- TASKS FOR THIS EXERCISE -
1. Quote from the author interview, word for word, starting with "In lockdown! It" and going on through "journey to date.".
2. In the author interview, list each activity the writer names in the sentence that begins "I read books".

___ SOURCE TEXT ___

How did you celebrate?
In lockdown! It was sunny so I had pizza in the garden with my boys and a glass of wine with my husband, Col. It was a double celebration as, just days before, I was accepted onto the #Writementor summer mentoring programme.
Tell everyone a little bit more about you and your writing journey to date.
I loved reading and writing stories as a child but only started again about ten years ago after my husband (who is fantastically supportive) encouraged me to give it another try. I started with short stories – I won a competition and sold some stories to women’s magazines but I really wanted to write novels. My first attempt was a (rather cathartic!) rom-com set in the NHS but (as was nicely pointed out to me later) my main character had no character arc whatsoever! I read books, watched tutorials, attended writing events where possible, entered lots of competitions. And I was lucky to find a brilliant online critique group. We all began with short stories but over the years, our paths led in different directions (from literary flash fiction to psychological thrillers). Somewhere along the way, I realised that YA was for me. I love that our group is small but eclectic – I’m the only YA writer but I find critiquing a wide range of other people’s work really helps me spot the character flaws and plot holes in my own. Like many others, I’ve had dozens of form rejections, a few near misses (requests for full MS) and some very kind constructive no thank you emails along the way. I can’t tell you how delighted I am to win this.
Tell us more about 49 SISTERS, the winning novel.
49 Sisters is my fourth completed novel (although only the third with some sort of plot!).

___ DATA ENTRIES ___

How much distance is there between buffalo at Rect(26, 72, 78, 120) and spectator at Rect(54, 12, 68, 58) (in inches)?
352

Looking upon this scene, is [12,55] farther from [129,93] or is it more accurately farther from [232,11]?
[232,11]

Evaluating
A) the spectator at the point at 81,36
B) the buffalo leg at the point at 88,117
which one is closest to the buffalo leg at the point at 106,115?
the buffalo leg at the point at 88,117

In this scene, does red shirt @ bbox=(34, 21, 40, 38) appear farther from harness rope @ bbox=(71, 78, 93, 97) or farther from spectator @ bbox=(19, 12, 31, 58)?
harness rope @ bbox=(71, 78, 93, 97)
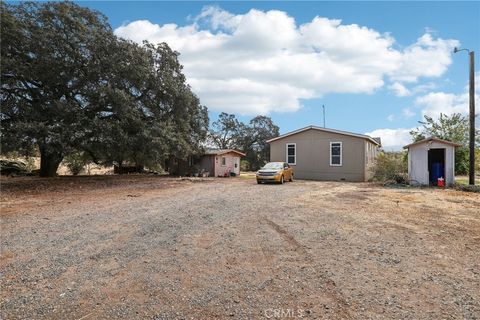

___

- EXPECTED ANSWERS -
1.
In lockdown! It was sunny so I had pizza in the garden with my boys and a glass of wine with my husband, Col. It was a double celebration as, just days before, I was accepted onto the #Writementor summer mentoring programme.
Tell everyone a little bit more about you and your writing journey to date.

2.
- Read books
- Watched tutorials
- Attended writing events where possible
- Entered lots of competitions